═══ TEXTO DADO ═══

Una publicación de la que me sentí honrado sabiendo que cada fin de semana, en la hora de “recreo” nocturna, una de ellas lo leía al resto. Y halagado cuando en la mañana de sábado y domingo, al depositar un ejemplar del Diario en el torno me lo agradecían, “porque a través de los reportajes hemos aprendido de nuestra propia Casa cosas que desconocíamos”.

Paralelo al rigor documental, a intramuros se sucedieron situaciones difíciles de explicar desde la lógica y razón. Llámenles revelaciones o milagro, superchería o exaltaciones místicas. Aunque disponemos de otras igualmente curiosas, para este especial semanasantero selecciono tres de ellas y hago referencio a una cuasi desconocida reliquia. La trilogía tiene sus epígonos en el anecdotario de la Virgen del Mar, Cristo del Carbón y del Escucha.

Las patas del diablo

La más añeja leyenda se remonta a su creación y de cómo su abadesa, sor María Juana, se salvó de la muerte de entre los escombros del terremoto de 1522, asida de la mano de una niña pequeña e ilesa igualmente. O de que mandaba callar a los pájaros para que no molestaran con sus trinos a las sores mientras rezaban el Oficio Divino. Esta que ahora les narro es más truculenta y estaba recogida en el archivo desde sabe Dios cuando. Me limito a recuperarla tal y como la describió una testigo del caso.

Antaño era costumbre celebrar las efemérides notables rezando la noche de vísperas en el coro alto, aunque siempre un mínimo de dos profesas. Ocurrió que una de ellas le solicitó a la abadesa (y obtuvo) quedarse rezando hasta la media noche ante el Señor. Cuando regresaba por la escalera de caracol del torno, camino del dormitorio, notó que alguien corría detrás de ella, con fuertes pisadas. Volvió la cara y vio una cosa horrible: un animal indefinible, con los ojos desprendiendo intensas llamaradas verdes. Echó a correr y ya en la puerta del locutorio, al notar que el monstruo se le abalanzaba le hizo con el crucifijo la señal de la cruz. Automáticamente el “bicho” se arrojó por la barandilla de madera y tras romperla “cayó al Claustro, donde están las pisadas”. La losa en que hipotéticamente se marcaron tales huellas estuvo, dicen, a la vista de todos hasta las reformas que en los pasados años sesenta acometió el arquitecto Antonio Góngora.

Cementerio

Situado en una de las crujías del claustro meridional y a los pies de la torre mudéjar, al mínimo espacio que les sirve de enterramiento se accede través de una portada en piedra de estilo gótico tardío. En ocasiones sirvió de coro bajo; oyendo misa las monjas tras una reja que daba a la iglesia (el Sagrario estaba en la antigua capilla de San Roque). El cementerio lo preside la pintura de un crucificado y guarda otra curiosa leyenda. Lo refrendaba con su firma la madre abadesa y consejeras. También lo ocupó circunstancialmente el cadáver, pero ahora no viene al caso.

═══

**INSTRUCCIÓN ESCRITA:**
Copia del texto dado todo lo que va desde "Las patas del" hasta "testigo del caso.", y cambia "terremoto" por "seísmo".

═══ EXTRACTOS DE DATOS ═══

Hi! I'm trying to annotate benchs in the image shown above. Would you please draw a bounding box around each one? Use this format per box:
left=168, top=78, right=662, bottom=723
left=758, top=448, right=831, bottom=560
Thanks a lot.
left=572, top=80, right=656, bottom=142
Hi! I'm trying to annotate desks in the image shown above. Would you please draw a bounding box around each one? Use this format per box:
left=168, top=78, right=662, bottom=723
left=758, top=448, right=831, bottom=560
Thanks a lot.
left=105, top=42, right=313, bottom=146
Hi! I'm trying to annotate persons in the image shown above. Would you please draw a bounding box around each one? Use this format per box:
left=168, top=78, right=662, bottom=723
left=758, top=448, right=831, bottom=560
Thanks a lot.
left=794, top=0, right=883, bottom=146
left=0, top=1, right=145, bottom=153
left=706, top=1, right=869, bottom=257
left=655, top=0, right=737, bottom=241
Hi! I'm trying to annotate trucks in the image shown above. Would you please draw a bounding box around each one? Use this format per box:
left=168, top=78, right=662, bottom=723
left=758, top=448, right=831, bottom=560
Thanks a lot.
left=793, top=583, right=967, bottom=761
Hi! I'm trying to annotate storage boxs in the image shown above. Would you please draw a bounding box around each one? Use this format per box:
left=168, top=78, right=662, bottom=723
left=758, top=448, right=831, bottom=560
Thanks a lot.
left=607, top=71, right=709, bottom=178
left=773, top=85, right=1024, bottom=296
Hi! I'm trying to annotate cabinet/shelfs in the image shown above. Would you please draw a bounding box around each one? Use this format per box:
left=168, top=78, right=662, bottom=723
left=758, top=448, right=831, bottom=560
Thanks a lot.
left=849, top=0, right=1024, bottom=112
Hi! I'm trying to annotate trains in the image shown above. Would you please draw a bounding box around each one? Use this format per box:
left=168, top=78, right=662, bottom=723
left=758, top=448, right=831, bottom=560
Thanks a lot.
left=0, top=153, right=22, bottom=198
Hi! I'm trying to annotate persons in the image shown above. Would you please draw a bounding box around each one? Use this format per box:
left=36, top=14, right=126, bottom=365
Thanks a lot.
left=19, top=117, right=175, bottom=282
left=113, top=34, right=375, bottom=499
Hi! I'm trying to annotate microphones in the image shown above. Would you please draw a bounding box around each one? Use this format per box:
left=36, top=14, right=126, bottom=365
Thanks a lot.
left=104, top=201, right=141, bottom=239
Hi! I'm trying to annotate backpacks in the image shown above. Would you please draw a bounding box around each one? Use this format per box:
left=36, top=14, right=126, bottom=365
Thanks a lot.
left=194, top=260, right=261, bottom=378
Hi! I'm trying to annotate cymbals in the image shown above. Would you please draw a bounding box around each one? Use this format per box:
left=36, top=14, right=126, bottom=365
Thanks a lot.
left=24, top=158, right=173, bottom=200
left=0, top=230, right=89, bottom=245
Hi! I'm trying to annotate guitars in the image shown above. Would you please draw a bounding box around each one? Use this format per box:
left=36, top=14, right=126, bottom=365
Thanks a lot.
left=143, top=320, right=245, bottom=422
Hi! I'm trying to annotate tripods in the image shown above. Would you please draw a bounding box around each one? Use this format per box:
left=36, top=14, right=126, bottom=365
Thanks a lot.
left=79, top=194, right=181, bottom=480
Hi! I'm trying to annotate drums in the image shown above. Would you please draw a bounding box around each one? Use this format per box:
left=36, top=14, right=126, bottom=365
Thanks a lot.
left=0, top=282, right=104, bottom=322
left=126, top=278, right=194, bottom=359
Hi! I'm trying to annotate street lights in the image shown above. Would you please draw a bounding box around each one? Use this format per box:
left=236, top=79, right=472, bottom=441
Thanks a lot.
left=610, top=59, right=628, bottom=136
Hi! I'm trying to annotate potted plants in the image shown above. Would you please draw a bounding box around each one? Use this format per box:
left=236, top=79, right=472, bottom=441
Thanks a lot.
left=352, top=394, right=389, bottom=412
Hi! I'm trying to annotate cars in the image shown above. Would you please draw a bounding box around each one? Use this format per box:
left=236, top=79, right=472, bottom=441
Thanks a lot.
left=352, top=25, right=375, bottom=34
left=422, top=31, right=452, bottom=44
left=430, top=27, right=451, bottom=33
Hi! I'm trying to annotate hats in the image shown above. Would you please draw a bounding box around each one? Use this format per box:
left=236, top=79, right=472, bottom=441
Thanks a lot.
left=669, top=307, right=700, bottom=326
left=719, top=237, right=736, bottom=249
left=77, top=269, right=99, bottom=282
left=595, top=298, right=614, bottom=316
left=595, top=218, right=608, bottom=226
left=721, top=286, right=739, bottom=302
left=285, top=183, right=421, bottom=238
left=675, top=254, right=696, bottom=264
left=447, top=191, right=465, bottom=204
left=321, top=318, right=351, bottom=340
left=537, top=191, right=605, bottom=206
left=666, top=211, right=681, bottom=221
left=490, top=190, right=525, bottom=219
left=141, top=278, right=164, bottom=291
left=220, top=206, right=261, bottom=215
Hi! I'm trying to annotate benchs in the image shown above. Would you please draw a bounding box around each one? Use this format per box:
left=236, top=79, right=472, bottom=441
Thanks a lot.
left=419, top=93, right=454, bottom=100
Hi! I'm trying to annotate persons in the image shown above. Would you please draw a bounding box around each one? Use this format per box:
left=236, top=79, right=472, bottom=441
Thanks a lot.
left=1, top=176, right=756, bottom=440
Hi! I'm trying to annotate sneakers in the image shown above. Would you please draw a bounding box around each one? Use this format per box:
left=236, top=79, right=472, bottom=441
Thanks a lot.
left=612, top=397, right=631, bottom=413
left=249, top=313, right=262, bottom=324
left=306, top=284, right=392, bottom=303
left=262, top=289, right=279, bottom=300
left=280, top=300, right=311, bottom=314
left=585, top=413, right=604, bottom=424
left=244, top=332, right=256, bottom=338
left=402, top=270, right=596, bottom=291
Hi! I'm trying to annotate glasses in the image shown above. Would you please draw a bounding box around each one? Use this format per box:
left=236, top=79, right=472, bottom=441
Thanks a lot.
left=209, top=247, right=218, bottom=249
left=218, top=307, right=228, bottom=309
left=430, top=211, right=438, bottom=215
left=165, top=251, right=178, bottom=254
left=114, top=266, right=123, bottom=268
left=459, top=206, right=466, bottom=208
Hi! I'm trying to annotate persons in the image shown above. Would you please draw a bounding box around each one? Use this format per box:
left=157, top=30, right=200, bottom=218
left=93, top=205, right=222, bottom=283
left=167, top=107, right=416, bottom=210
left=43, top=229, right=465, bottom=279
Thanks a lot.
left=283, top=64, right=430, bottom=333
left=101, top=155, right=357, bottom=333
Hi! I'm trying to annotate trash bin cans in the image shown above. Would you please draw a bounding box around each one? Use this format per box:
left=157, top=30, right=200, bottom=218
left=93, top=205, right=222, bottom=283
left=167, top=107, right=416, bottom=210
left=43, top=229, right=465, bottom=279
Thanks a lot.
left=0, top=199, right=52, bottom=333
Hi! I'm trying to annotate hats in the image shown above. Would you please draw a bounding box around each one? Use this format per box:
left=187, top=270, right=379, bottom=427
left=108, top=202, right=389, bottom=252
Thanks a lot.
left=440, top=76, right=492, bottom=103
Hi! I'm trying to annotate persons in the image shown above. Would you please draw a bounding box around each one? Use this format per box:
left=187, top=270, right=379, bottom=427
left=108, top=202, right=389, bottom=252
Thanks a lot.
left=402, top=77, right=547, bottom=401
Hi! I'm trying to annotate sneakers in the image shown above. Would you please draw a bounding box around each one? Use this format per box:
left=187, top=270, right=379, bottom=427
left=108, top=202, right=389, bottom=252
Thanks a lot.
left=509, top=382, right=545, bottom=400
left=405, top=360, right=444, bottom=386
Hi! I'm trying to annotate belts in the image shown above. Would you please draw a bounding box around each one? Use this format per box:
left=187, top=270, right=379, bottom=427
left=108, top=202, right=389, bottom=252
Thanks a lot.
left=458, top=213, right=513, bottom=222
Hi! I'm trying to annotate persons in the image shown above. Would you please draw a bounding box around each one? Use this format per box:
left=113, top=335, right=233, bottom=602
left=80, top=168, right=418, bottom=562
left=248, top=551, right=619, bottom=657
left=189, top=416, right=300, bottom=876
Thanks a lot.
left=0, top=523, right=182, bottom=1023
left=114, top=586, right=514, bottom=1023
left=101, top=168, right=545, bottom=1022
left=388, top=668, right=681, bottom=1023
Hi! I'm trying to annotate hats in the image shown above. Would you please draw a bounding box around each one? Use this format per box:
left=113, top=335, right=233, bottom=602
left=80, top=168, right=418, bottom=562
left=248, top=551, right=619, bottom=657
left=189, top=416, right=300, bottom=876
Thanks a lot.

═══

**RESULTADO FINAL:**
Las patas del diablo

La más añeja leyenda se remonta a su creación y de cómo su abadesa, sor María Juana, se salvó de la muerte de entre los escombros del seísmo de 1522, asida de la mano de una niña pequeña e ilesa igualmente. O de que mandaba callar a los pájaros para que no molestaran con sus trinos a las sores mientras rezaban el Oficio Divino. Esta que ahora les narro es más truculenta y estaba recogida en el archivo desde sabe Dios cuando. Me limito a recuperarla tal y como la describió una testigo del caso.